> [Teks Bacaan]
Ebola Dicegah Masuk Amerika, Dua Warga AS Masuk Karantina

Second American Ebola Victim Arrives in Atlanta

Editor : Ismail Gani
Translator : Novita Cahyadi


Ebola Dicegah Masuk Amerika, Dua Warga AS Masuk Karantina
Writebol diikat ke tandu dan diselubungi selimut dari kepala hingga ujung kaki dan dibawa masuk ke rumah sakit. (Foto2: MailOnline)

WARGA AS, Nancy Writebol sebagai korban kedua di AS yang diduga terpapar virus Ebola diangkut ambulans pada Selasa, oleh petugas medis yang dilengkapi pakaian medis anti virus di Emory University Hospital di Georgia.

Misionaris usia 59 tahun dari North Carolina dibawa ke rumah sakit Atlanta dengan ambulans khusus pada Selasa siang pukul 13:00 waktu setempat setelah mendarat dengan jet carteran.

Ny Writebol mendapat perawatan medis seperti rekannya sesama misionaris Dr Kent Brantly, 33, di ruang karantina khusus rumah sakit tersebut, seperti dilansir MailOnline.

Writebol diikat ke tandu dan diselubungi selimut dari kepala hingga ujung kaki dan dibawa masuk  ke rumah sakit.

Kedua petugas medis yang mendampinginya memakai pakaian pelindung khusus begitu pula dengan sopir ambulans. 

Tim medis Amerika tak mau mengambil risiko dengan penyakit yang belum ada obatnya dikenal dan 90% risiko kematian pada pasien.

Ambulans datang dari Dobbins Air Reserve Base di Marietta dalam konvoi dikawal empat SUV polisi, menurut AJC.com.

Ebola menewaskan sedikitnya 887 orang di empat negara Afrika Barat dalam wabah penyakit terbesar dalam sejarah.

THE second U.S. Ebola victim Nancy Writebol was stretchered out of an ambulance today by medics in biohazard suits at Emory University Hospital in Georgia.

The 59-year-old missionary from North Carolina was brought to the Atlanta hospital by a specially converted ambulance at 1pm on Tuesday after landing on a chartered jet.  

Mrs Writebol will be treated along with fellow missionary Dr Kent Brantly, 33, in a special quarantine wing at the hospital. 

Mrs Writebol was strapped into the stretcher today and covered from head-to-toe as she was wheeled to the hospital entrance. 

Both medics who wheeled Mrs Writebol's stretcher into the hospital were wearing protective suits along with the ambulance driver. 

American medical teams were taking no chances with the disease which has no known cure and is fatal in 90 per cent of patients.

The ambulance traveled from Dobbins Air Reserve Base in Marietta in a convoy with four police SUVs, according to AJC.com. 

Ebola has killed at least 887 people in four West African countries in the largest outbreak of the disease in history.

> [Bahan yang Diberikan]
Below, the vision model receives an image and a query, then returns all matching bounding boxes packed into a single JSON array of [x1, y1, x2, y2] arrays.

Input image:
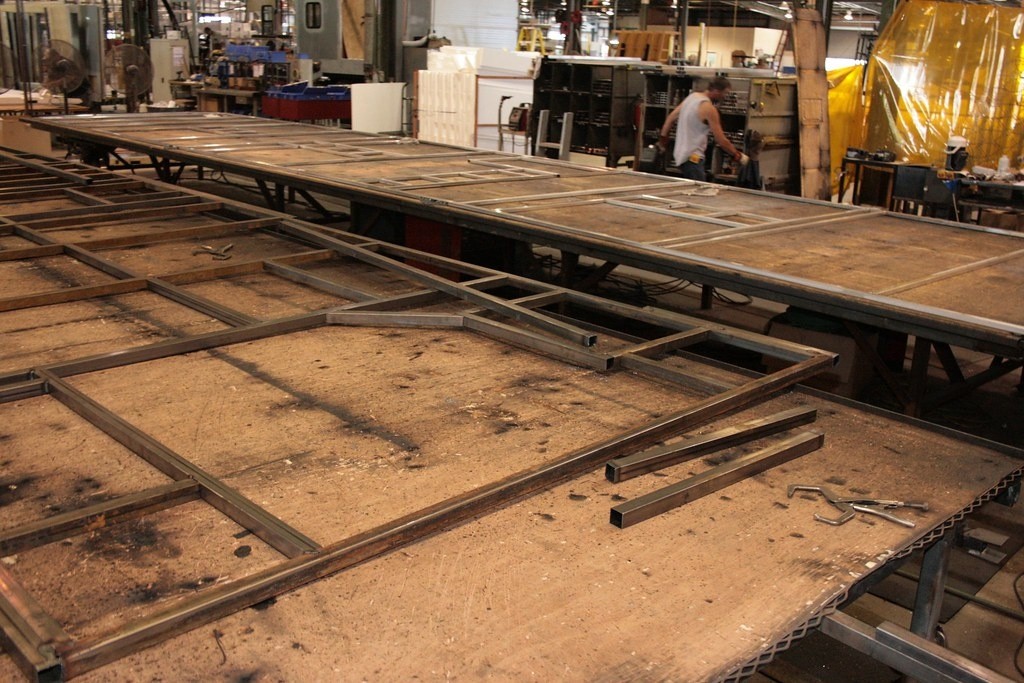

> [Tugas Latihan]
a) Menurut berita tentang Ebola, dari pangkalan mana ambulans yang membawa Nancy Writebol berangkat?
b) Salin kata demi kata bagian berita tentang Ebola mulai dari "Mrs Writebol was" sampai dengan "disease in history.".

> [Jawaban Anda]
a) Dari Dobbins Air Reserve Base di Marietta.

b)
Mrs Writebol was strapped into the stretcher today and covered from head-to-toe as she was wheeled to the hospital entrance. 

Both medics who wheeled Mrs Writebol's stretcher into the hospital were wearing protective suits along with the ambulance driver. 

American medical teams were taking no chances with the disease which has no known cure and is fatal in 90 per cent of patients.

The ambulance traveled from Dobbins Air Reserve Base in Marietta in a convoy with four police SUVs, according to AJC.com. 

Ebola has killed at least 887 people in four West African countries in the largest outbreak of the disease in history.